Basically when a thread is awakened, all it knows is that there might be work units for it to consume, but there might not (another thread might have consumed them).

So the sequence of events that occurs when pthread_cond_signal() is called is:

  • the system will wake one or more threads waiting on the condition
  • all the threads that are awakened will then try to acquire the mutex - only one of them can acquire it at any particular moment, since that's the purpose of a mutex
  • that thread will then proceed, perform the work in the while (avail > 0) loop, then will release the mutex
  • at that point one of the other threads that were previously woken up will acquire the mutex and work the same loop, then release the mutex. Generally, there will be no work units available anymore (since the first thread would have consumed all of them), but if another thread had added an additional unit (or more), then this thread would handle that work
  • the next thread will acquire the mutex and perform that same set of logic
2
votes

pthread_cond_wait() has to acquire given mutex once signaled/woken up. If another thread wins that race, the function blocks until the mutex is released. So from the application point of view it doesn't return until current thread holds the mutex. The wait is always done in a loop (while (avail == 0) { ... above) to make sure that application condition we are waiting for still holds (buffer not empty, more work available, etc.)

Hope this helps.

1
votes

The thread that lost the contest wakes up once the mutex is unlocked, checks the condition again, then goes to sleep on the condition variable.

0
votes

When any of them returns from pthread_cond_wait() it automatically claims the mutex.

Ah, but it doesn't. Not "automatically", that is, depending on what "automatically" means.

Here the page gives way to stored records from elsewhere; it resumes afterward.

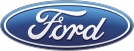 http://alucomaxx.com.br/wp-content/uploads/2021/02/cid-logo_0006_ford.png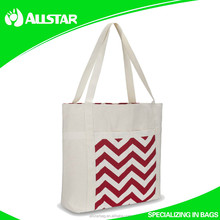 ASD2015A1023 cheap 100% Cotton Printed Shopper Bag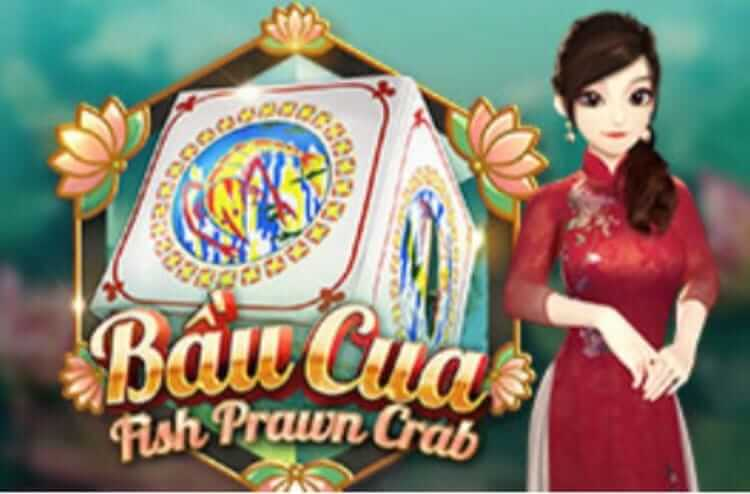 Review Bầu Cua 3 Phiên Bản Việt – Trung – Thái Tại BK8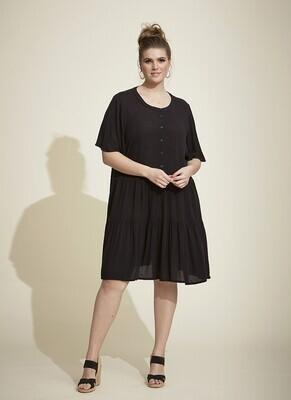 Enkel og fin kjole fra Zhenzi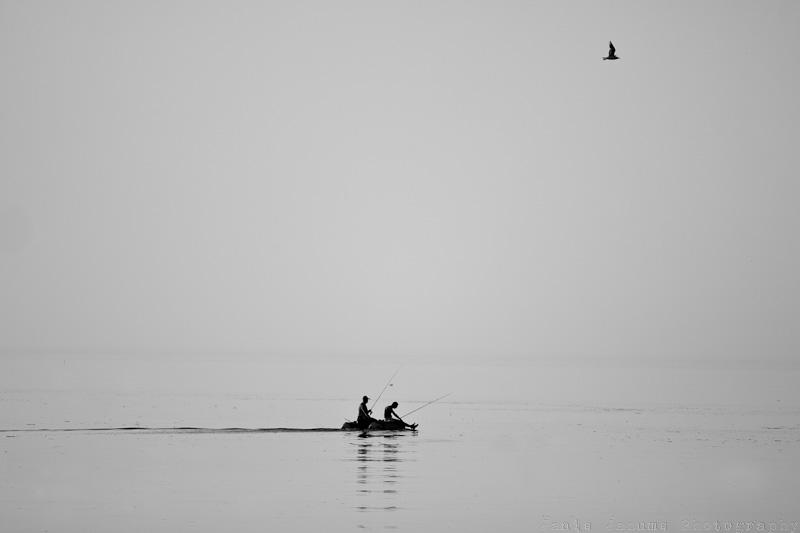 Zvejnieki, putns un J?ra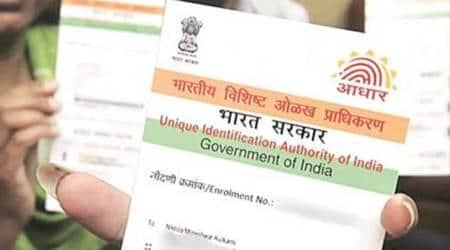 Aadhaar biggest tool for empowering poor, says MohandasPai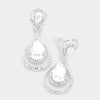 Crystal Surround Clip On Earrings | 341522
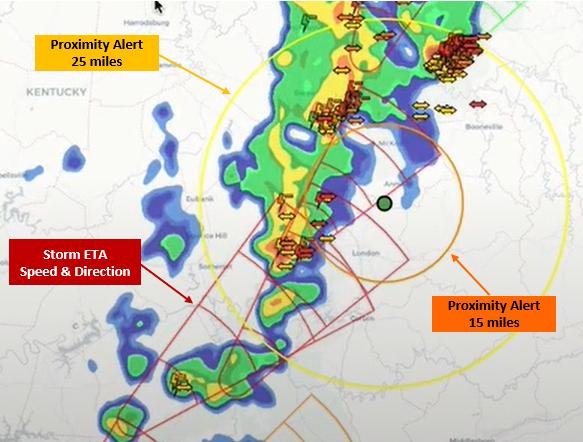 Thunderstorm and lightning detection ETA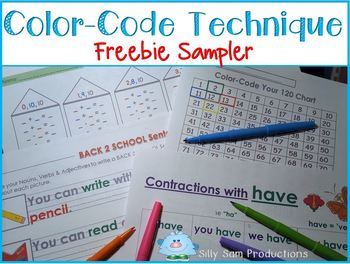 Color Code Technique FREEBIE Sampler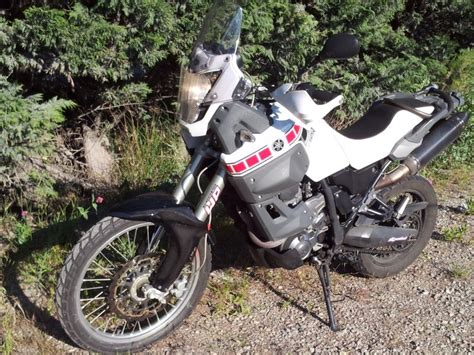 Modification Garde Alternée by Modification Garde Boue Avant Xt660z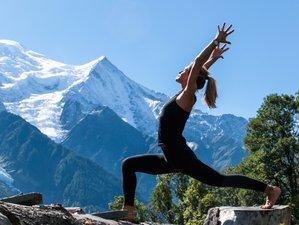 4 jours en séjour yoga et montagne du 6 au 9 décembre 2018 dans le Vaud, Suisse
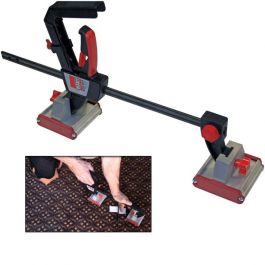 "Gundlach 611 ""Lil Squeezy"" Carpet Stretcher"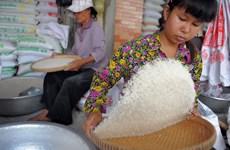 Ventas de arroz de Camboya registran fuerte aumento en primer cuatrimestre de 2020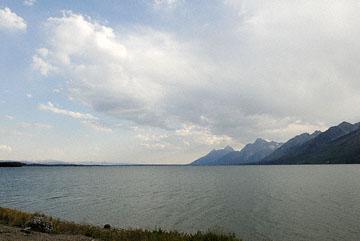 blog TAKE 98 Yellowstone NP, Evening Sky, Grand Teton 27371-8.6.07.jpg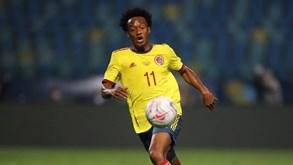 Brasil-Colômbia: os dois primeiros classificados do Grupo B em duelo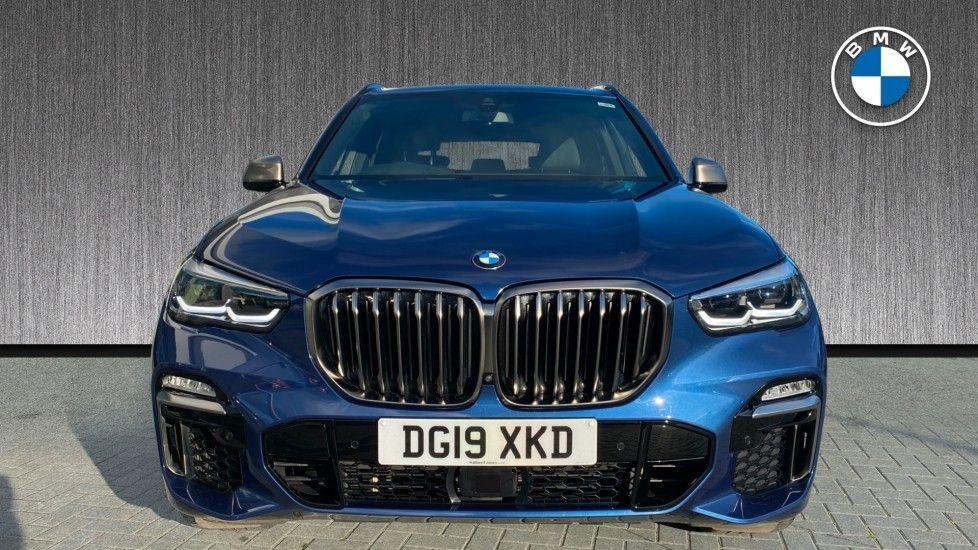 Image 4 - BMW M50d (DG19XKD)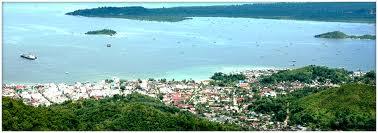 Sibolga Nauli: Sejarah Singkat Kota Sibolga
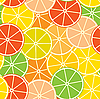 Vector clipart: citrus background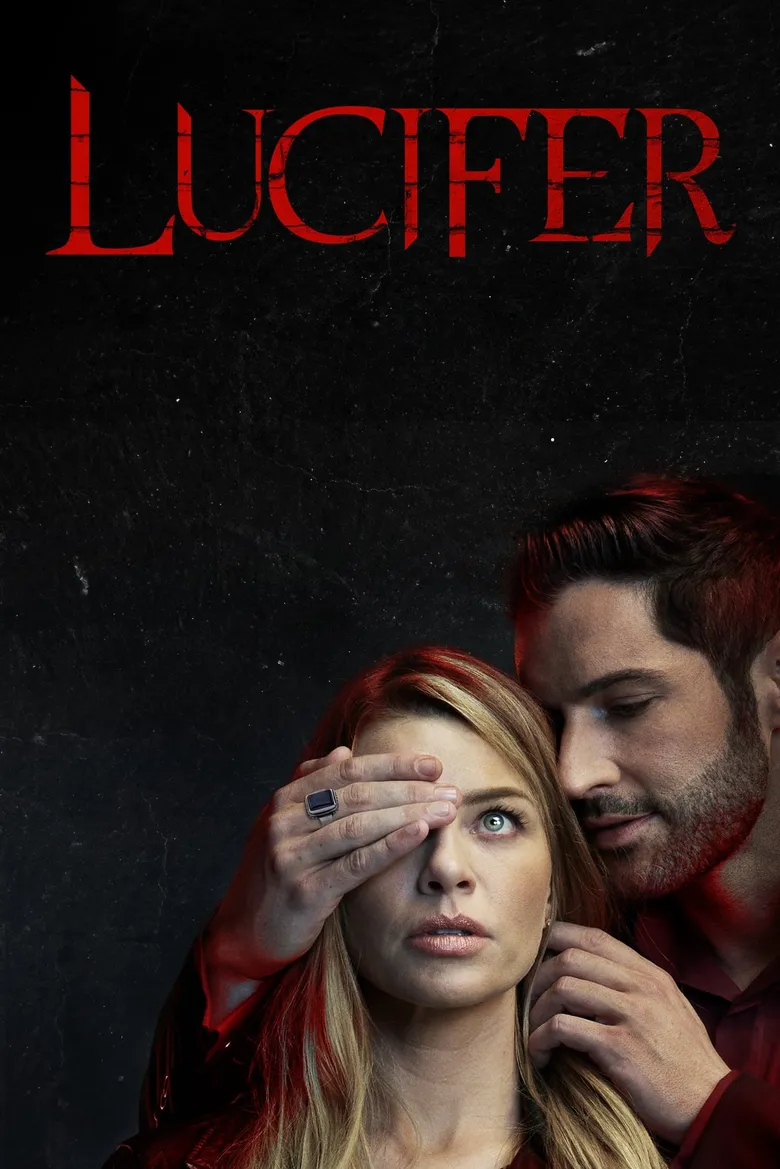 Lucifer - Watch Episodes on Netflix or Streaming Online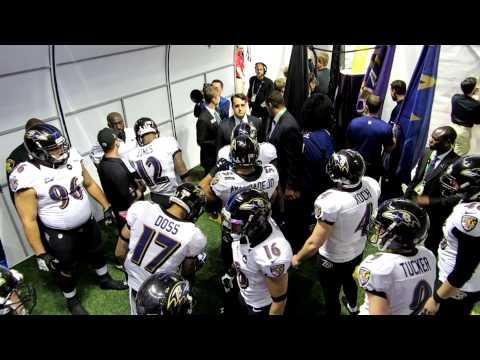 Ravens Inside The Tunnel Before Superbowl Introduction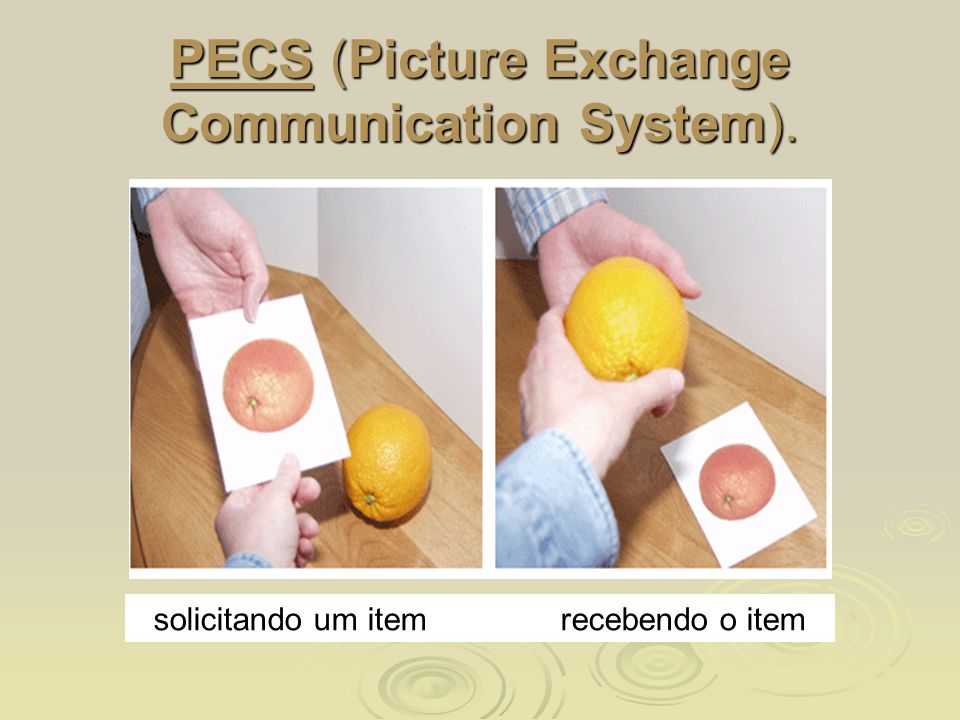 PECS (Picture Exchange Communication System).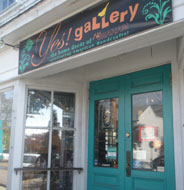 Yes! Gallery, Brown St., Wickford, R.I.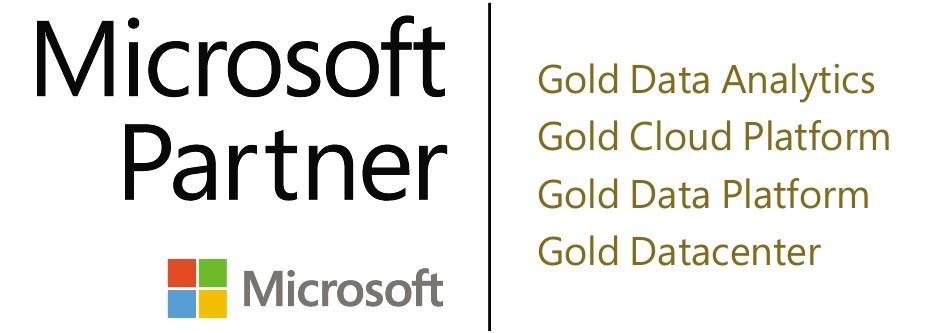 Microsoft Partner Quadruple Gold logo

You might be confused by the "atomic" semantics of pthread_cond_wait; but that semantics is played out on the entry side: a thread is somehow registered for waiting on the condition before giving up the mutex, so that there isn't any window during which the thread no longer has the mutex, and is not yet waiting on the variable.

Each thread which returns from pthread_cond_wait has to acquire the mutex and therefore contend for it. Those which lose the race for the mutex have to block on the mutex, similarly as if they called pthread_mutex_lock.

The way the mutex is acquired on exit from pthread_cond_wait can be modeled as a regular pthread_mutex_lock operation. Essentially, the threads have to queue up on the mutex in order to exit. Each thread which acquires the mutex then returns from the function; the others have to wait until that thread gives up the mutex before they are allowed to return.

No thread woken up by the signal gets the mutex "automatically", in the sense of somehow being transferred ownership due to special eligibility. Firstly, on a multiprocessor, a woken thread can lose the race to a thread already running on another processor which snatches the mutex, if it is available, or else queue to wait on the mutex ahead of the thread which received the signal. Secondly, the thread which calls pthread_cond_signal may itself not have given up the mutex, and may continue to hold it indefinitely, which means that all the woken threads will queue up on a mutex lock operation and none will emerge from pthread_mutex_lock until that thread gives up the mutex.

All that is "automatic" is that the pthread_cond_wait operation doesn't return until acquiring the mutex again, and so the application doesn't have to take the step to acquire the mutex.